Noooo....It's Only Ok When WE Leak Classified Information

Scooter: Cheny Ok'd Leak of Classified Information

http://nationaljournal.com/about/njweekly/stories/2006/0209nj1.htm#
Bush & Cheney have done a lot of posturing lately about how dangerous, irresponsible, and reckless it is to have classified information leaked.

Now it seems that it's ok to leak classified information as long as it advances a cause for them.

By Murray Waas, National Journal
© National Journal Group Inc.
Thursday, Feb. 9, 2006


Vice President Dick Cheney's former chief of staff, I. Lewis (Scooter) Libby, testified to a federal grand jury that he had been "authorized" by Cheney and other White House "superiors" in the summer of 2003 to disclose classified information to journalists to defend the Bush administration's use of prewar intelligence in making the case to go to war with Iraq, according to attorneys familiar with the matter, and to court records.

Libby specifically claimed that in one instance he had been authorized to divulge portions of a then-still highly classified National Intelligence Estimate regarding Saddam Hussein's purported efforts to develop nuclear weapons, according to correspondence recently filed in federal court by special prosecutor Patrick J. Fitzgerald.


Now I guess it's possible that Scooter is fibbing, but it certainly doesn't seem out of the realm of possibility given Cheney's very aggressive rhetoric in the build-up to the war.

Given these claims by Libby, it seems very likely that we'll see Dick on the witness stand at some point.

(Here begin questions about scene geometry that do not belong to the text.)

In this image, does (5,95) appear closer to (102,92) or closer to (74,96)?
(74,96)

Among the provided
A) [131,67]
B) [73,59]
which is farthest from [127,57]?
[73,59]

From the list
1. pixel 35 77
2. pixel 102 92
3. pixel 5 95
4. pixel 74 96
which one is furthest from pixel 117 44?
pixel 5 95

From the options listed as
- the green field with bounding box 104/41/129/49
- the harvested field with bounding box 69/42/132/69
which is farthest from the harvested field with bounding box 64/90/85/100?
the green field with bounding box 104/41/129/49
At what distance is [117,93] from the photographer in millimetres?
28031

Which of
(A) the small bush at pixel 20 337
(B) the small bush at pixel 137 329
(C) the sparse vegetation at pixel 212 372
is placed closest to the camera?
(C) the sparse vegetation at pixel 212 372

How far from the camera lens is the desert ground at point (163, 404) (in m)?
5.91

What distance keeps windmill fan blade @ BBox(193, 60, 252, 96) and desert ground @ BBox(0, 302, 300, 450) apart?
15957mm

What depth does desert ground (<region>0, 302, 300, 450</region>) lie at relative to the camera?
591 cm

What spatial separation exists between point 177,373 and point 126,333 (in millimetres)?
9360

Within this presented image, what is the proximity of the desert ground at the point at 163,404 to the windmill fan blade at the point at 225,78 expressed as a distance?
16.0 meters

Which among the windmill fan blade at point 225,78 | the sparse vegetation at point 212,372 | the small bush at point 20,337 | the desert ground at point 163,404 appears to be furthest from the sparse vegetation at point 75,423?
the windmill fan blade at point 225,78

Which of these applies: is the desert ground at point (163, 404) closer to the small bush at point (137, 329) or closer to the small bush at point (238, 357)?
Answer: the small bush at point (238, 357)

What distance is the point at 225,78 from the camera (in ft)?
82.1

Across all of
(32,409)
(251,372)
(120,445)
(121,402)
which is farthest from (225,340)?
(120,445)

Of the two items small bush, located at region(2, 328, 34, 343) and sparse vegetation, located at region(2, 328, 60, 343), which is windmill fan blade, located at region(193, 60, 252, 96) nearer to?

That should be very interesting.
26,999 views 74 replies
Reply #1 Top
Ur, who is in charge of declassifying things again?
Reply #2 Top
I'm not entirely sure how that process works, why don't you educate us baker?
Reply #3 Top
In answer to the question, documents are typically declassified manually, after review, or at the end of either a 10 or 25 year period, depending on sensitivity. (Source: WikiPedia) Documents considered vital to National Security can be classified forever. On April 1, 2003 the Bush Administration issued a new executive order that delays the automatic declassification of documents for more than three years and makes it easier to reclassify some papers as having the potential to "damage national security." Documents that are considered vital to national security may never be released. There are papers regarding Los Alamos that have never come out, for example.

The most famous incident in this Administration was the pre-9/11 letter about Al Qaeda that the Bush Administration refused to show to Congress, then showed only excerpts, then released in full due to mounting public pressure.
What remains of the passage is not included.